Ella se zafó de él, desesperada por marcharse y ver a su padre.


—Me estás siguiendo, estás vigilándome. Y quiero que dejes de hacerlo —le dijo, metiéndose en el coche, pero Pedro no dejó que cerrase la puerta.


—¿De qué estás hablando?


—¡Mantente alejado de mí, Pedro! —le advirtió casi a gritos. Luego, miró a Roben—. Tengo un testigo. Me estás acosando y quiero que me dejes en paz.


—Con mucho gusto —contestó él sin soltar la puerta—. Te crees demasiado buena, Paula Chaves.


Dicho aquello cerró la puerta con fuerza y volvió a su coche.


Lo arrancó y se marchó de allí.


Paula apoyó la frente en el volante, estaba temblando. Por increíble que fuese, su ira había desaparecido con Pedro, y en ese momento se sentía confundida. No obstante, no tenía tiempo para pensar en aquello. Tenía que ir al hospital.

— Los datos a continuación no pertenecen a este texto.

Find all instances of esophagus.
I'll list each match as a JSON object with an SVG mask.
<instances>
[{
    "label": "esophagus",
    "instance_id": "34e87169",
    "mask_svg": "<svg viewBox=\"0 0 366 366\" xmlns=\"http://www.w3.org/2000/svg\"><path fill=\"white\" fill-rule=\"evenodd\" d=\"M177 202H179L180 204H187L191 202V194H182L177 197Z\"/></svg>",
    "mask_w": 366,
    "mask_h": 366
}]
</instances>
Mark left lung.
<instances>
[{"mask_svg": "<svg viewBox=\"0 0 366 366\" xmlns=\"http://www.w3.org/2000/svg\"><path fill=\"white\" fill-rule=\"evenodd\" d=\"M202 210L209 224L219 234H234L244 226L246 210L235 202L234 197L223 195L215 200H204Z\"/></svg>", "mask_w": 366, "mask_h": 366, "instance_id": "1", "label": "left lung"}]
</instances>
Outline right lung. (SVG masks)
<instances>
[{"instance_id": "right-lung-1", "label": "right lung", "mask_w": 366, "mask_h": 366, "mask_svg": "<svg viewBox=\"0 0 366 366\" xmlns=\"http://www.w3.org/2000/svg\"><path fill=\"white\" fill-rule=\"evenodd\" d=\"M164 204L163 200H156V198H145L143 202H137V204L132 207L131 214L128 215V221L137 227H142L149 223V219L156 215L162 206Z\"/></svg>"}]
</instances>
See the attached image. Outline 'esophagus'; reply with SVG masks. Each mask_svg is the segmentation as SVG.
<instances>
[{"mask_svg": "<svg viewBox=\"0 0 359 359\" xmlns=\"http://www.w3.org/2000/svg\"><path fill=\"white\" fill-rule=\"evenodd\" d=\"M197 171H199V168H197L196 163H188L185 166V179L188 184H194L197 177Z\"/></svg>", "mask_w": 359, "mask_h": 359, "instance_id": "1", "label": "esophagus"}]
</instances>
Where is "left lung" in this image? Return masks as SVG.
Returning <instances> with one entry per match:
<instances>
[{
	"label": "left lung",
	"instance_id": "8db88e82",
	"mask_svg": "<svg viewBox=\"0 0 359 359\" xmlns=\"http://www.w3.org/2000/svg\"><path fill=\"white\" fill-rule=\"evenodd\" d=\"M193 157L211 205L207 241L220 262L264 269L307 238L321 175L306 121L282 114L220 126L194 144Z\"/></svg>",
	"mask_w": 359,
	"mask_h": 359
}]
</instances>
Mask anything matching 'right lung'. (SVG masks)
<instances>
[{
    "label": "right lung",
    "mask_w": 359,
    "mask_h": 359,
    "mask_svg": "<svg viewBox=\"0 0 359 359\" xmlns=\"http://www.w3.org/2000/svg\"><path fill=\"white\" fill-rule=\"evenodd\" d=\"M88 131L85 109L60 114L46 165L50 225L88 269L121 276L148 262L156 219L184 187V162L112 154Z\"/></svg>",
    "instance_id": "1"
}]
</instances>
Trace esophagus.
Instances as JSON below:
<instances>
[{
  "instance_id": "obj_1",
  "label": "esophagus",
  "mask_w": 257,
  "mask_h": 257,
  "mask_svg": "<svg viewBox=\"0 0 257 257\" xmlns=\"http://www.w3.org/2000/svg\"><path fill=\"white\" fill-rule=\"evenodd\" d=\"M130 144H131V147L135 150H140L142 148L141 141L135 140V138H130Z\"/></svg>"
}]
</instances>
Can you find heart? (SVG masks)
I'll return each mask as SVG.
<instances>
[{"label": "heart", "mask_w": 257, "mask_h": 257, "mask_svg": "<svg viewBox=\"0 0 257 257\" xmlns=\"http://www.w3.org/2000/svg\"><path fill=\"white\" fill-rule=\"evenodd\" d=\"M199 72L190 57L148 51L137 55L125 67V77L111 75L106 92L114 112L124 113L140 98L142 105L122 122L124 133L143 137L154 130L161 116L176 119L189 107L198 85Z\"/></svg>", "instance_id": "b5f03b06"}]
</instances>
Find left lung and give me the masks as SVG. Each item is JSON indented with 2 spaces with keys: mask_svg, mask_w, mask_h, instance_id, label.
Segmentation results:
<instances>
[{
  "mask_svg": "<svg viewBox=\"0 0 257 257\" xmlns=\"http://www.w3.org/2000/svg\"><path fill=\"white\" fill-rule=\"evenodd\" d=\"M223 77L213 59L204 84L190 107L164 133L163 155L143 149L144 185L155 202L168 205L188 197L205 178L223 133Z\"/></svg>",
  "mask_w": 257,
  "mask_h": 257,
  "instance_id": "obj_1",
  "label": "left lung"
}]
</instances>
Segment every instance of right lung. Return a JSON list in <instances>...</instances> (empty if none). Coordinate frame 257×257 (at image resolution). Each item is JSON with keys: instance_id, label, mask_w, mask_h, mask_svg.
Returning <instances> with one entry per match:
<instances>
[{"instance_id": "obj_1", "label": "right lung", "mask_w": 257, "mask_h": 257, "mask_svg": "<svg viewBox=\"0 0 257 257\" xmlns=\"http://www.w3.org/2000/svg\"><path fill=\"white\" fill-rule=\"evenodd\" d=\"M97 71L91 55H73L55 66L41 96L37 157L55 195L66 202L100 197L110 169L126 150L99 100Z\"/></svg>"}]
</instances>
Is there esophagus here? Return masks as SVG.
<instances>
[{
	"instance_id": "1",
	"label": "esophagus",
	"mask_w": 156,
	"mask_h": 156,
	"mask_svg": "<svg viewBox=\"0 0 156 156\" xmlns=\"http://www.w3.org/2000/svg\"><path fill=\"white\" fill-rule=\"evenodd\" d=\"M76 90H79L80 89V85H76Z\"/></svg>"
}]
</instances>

Roben golpeó la ventanilla.


—Lleva la luz trasera rota, señorita Chaves. Tendrá que llevarla a arreglar.


Ella hizo una mueca.


—Luego, Roben. ¿Era ese coche el que habías visto enfrente del edificio esta semana, en el que estaba el tipo fuerte con gafas de sol?


Roben negó con la cabeza.


—No, señora. Era un Mercedes, pero plateado, no gris.